31 January 2019 You are here:

Rough sleeper count is an underestimate of the true scale, says Salvation Army

rough sleeper count

 

31 January 2019

Rough sleeper count is an underestimate of the true scale, says Salvation Army

Following the publication of today’s Rough Sleeping Statistics Autumn 2018, The Salvation Army remains extremely concerned by the high levels of rough sleeping that are being witnessed across England. The total number of people estimated to have slept rough in England in 2018 was 4,677. This represents an increase of 165 percent in levels of rough sleeping since 2010.

However it’s important to recognise these figures do not give an accurate picture of the scale of homelessness and rough sleeping.

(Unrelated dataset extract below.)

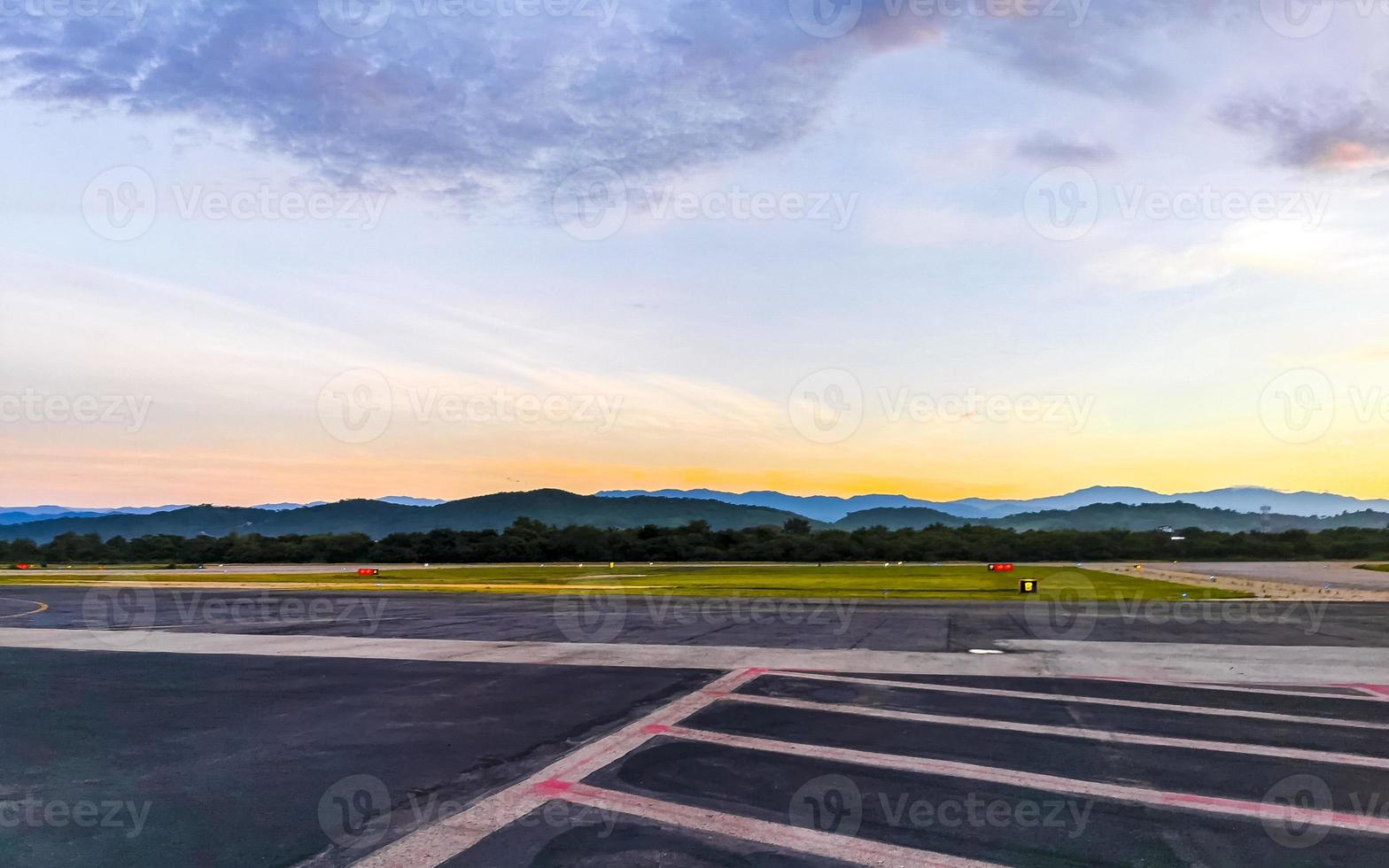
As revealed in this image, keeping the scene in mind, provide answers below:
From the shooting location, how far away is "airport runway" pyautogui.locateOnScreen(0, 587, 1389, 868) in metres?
6.88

There are fundamental issues with the methods used for the rough sleeping counts, which inform the statistics, and as such The Salvation Army believes that these figures are likely to represent an underestimate of the true scale of rough sleeping in England. 

In larger urban areas, The Salvation Army continues to urge the government to consider rolling out something similar to the Combined Homelessness & Information Network (CHAIN), which currently monitors levels of rough sleeping in London year round. This would provide a much clearer picture of actual levels of rough sleeping in England, as well as how best to support people who find themselves in this situation.

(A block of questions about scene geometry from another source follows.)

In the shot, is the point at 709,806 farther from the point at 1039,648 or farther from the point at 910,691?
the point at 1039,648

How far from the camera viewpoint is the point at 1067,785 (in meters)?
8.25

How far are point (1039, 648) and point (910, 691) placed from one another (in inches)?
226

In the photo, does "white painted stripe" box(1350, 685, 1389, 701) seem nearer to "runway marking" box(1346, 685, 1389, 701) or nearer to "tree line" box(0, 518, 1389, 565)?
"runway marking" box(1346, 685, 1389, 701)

The Salvation Army believes it’s vital that the government’s rough sleeping strategy receives adequate funding to turn many of its laudable initiatives into practical realities. Local authorities remain under incredible financial pressure, which is invariably hampering their efforts to help resolve issues of rough sleeping in their local areas.  

Like many others, The Salvation Army is awaiting the outcome of the ongoing Fair Funding Review, which will be used to determine how much funding local authorities will have to tackle rough sleeping from 2020 onwards. 

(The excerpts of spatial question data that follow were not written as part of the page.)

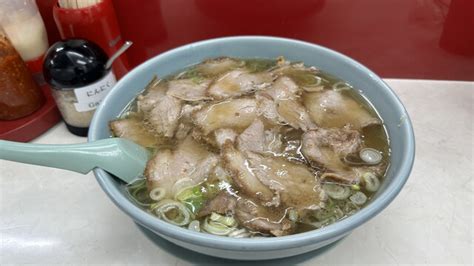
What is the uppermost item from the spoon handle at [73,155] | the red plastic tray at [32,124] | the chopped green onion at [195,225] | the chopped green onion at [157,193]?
the spoon handle at [73,155]

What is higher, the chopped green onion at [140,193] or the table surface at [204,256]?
the chopped green onion at [140,193]

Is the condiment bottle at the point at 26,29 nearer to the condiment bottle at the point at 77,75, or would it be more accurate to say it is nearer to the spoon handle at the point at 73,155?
the condiment bottle at the point at 77,75

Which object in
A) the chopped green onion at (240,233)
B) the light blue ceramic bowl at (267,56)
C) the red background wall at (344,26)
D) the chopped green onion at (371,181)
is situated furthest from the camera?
the red background wall at (344,26)

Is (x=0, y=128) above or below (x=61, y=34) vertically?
below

Unless local authorities are to receive a fair settlement to tackle homelessness and rough sleeping based on a range of measures, and not simply the size of their local populations, it is very difficult to see how the government will be able to achieve its stated ambition of halving rough sleeping by 2022, and eradicating it entirely by 2027.

Rough sleeping is dangerous, and cold weather can be very tough for people who are homeless. As temperatures across the country are close to freezing, The Salvation Army will be working together with local organisations and volunteers to run night shelters, giving rough sleepers somewhere safe to stay overnight. We’ll also be opening up beds at our residential lifehouses to increase the capacity for people who need it. Not only this, we offer drop-in services that offer meals, showers, laundry facilities, access to medical attention, and crucially, provide advice services that aim to get rough sleepers off the street and back into independent living.

The Salvation Army would encourage members of the public who are concerned about rough sleeping to download and use the free StreetLink app. The app helps to ensure that people who are sleeping rough can be connected with local services quickly and directly.